Spatiotemporal-Aware Augmented Reality: Redefining HCI in Image-Guided Therapy

Suboptimal interaction with patient data and challenges in mastering 3D anatomy based on ill-posed 2D interventional images are essential concerns in image-guided therapies. Augmented reality (AR) has been introduced in the operating rooms in the last decade; however, in image-guided interventions, it has often only been considered as a visualization device improving traditional workflows. As a consequence, the technology is gaining minimum maturity that it requires to redefine new procedures, user interfaces, and interactions. The main contribution of this paper is to reveal how exemplary workflows are redefined by taking full advantage of head-mounted displays when entirely co-registered with the imaging system at all times. The proposed AR landscape is enabled by co-localizing the users and the imaging devices via the operating room environment and exploiting all involved frustums to move spatial information between different bodies. The awareness of the system from the geometric and physical characteristics of X-ray imaging allows the redefinition of different human-machine interfaces.

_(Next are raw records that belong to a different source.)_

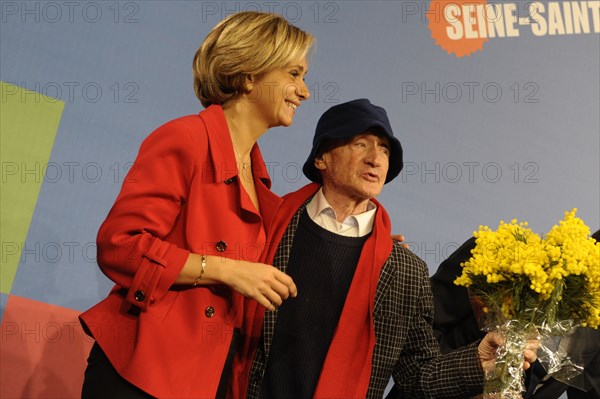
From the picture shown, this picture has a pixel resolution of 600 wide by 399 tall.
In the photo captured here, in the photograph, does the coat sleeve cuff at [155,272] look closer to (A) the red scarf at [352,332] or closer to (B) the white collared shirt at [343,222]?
(A) the red scarf at [352,332]

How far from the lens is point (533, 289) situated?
1.86 meters

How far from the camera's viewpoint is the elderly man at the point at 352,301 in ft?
6.72

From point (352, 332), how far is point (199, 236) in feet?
1.83

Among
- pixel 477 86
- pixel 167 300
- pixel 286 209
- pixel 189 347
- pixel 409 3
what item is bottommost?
pixel 189 347

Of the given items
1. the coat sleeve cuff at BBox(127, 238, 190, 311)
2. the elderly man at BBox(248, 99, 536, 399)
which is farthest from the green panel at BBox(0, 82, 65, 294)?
the coat sleeve cuff at BBox(127, 238, 190, 311)

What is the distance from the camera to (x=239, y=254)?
179 cm

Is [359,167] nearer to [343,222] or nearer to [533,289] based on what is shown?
[343,222]

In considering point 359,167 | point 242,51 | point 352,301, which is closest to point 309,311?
point 352,301

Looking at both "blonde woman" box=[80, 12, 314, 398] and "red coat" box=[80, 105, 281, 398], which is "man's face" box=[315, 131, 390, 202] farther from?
"red coat" box=[80, 105, 281, 398]

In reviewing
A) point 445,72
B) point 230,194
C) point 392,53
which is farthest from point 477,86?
point 230,194

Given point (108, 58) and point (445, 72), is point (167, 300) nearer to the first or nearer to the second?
point (108, 58)

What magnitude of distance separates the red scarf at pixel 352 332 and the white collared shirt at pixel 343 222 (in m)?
0.05

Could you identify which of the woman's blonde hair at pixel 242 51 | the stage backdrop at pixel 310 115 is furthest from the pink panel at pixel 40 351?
the woman's blonde hair at pixel 242 51

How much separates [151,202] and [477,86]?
1823mm
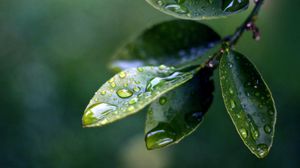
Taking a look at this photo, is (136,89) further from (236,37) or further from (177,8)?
(236,37)

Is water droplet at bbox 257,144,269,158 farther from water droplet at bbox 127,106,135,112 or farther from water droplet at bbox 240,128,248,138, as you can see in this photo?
water droplet at bbox 127,106,135,112

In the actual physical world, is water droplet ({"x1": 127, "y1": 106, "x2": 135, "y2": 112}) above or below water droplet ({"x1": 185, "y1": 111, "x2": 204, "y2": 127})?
below

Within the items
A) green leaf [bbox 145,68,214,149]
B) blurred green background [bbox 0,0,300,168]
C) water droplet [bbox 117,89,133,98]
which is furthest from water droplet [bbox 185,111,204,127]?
blurred green background [bbox 0,0,300,168]

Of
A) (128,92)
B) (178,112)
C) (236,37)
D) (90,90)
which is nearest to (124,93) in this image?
(128,92)

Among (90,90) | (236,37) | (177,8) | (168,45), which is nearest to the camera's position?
(177,8)

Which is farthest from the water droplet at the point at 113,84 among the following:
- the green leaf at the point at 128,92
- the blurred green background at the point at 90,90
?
the blurred green background at the point at 90,90

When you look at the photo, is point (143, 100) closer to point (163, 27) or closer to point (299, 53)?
point (163, 27)
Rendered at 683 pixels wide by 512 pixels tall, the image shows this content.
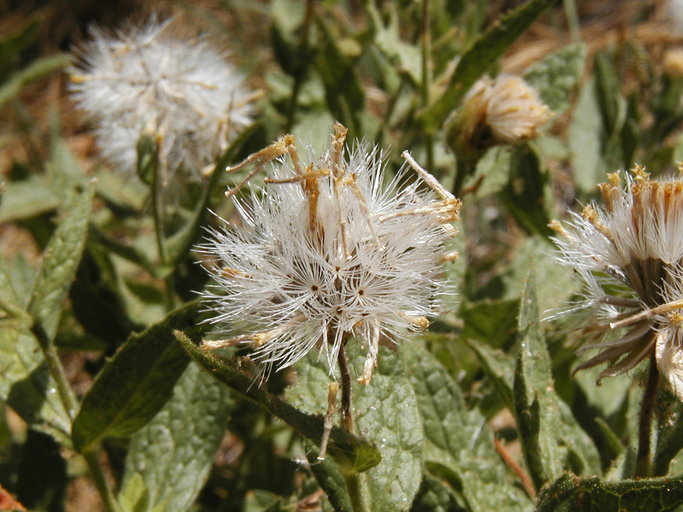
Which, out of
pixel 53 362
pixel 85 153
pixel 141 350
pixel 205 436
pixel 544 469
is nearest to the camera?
pixel 544 469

We demonstrate that this AR paradigm is generic, and can benefit a wide variety of procedures. Our system achieved an error of $4.76\pm2.91$ mm for placing K-wire in a fracture management procedure, and yielded errors of $1.57\pm1.16^\circ$ and $1.46\pm1.00^\circ$ in the abduction and anteversion angles, respectively, for total hip arthroplasty. We hope that our holistic approach towards improving the interface of surgery not only augments the surgeon's capabilities but also augments the surgical team's experience in carrying out an effective intervention with reduced complications and provide novel approaches of documenting procedures for training purposes.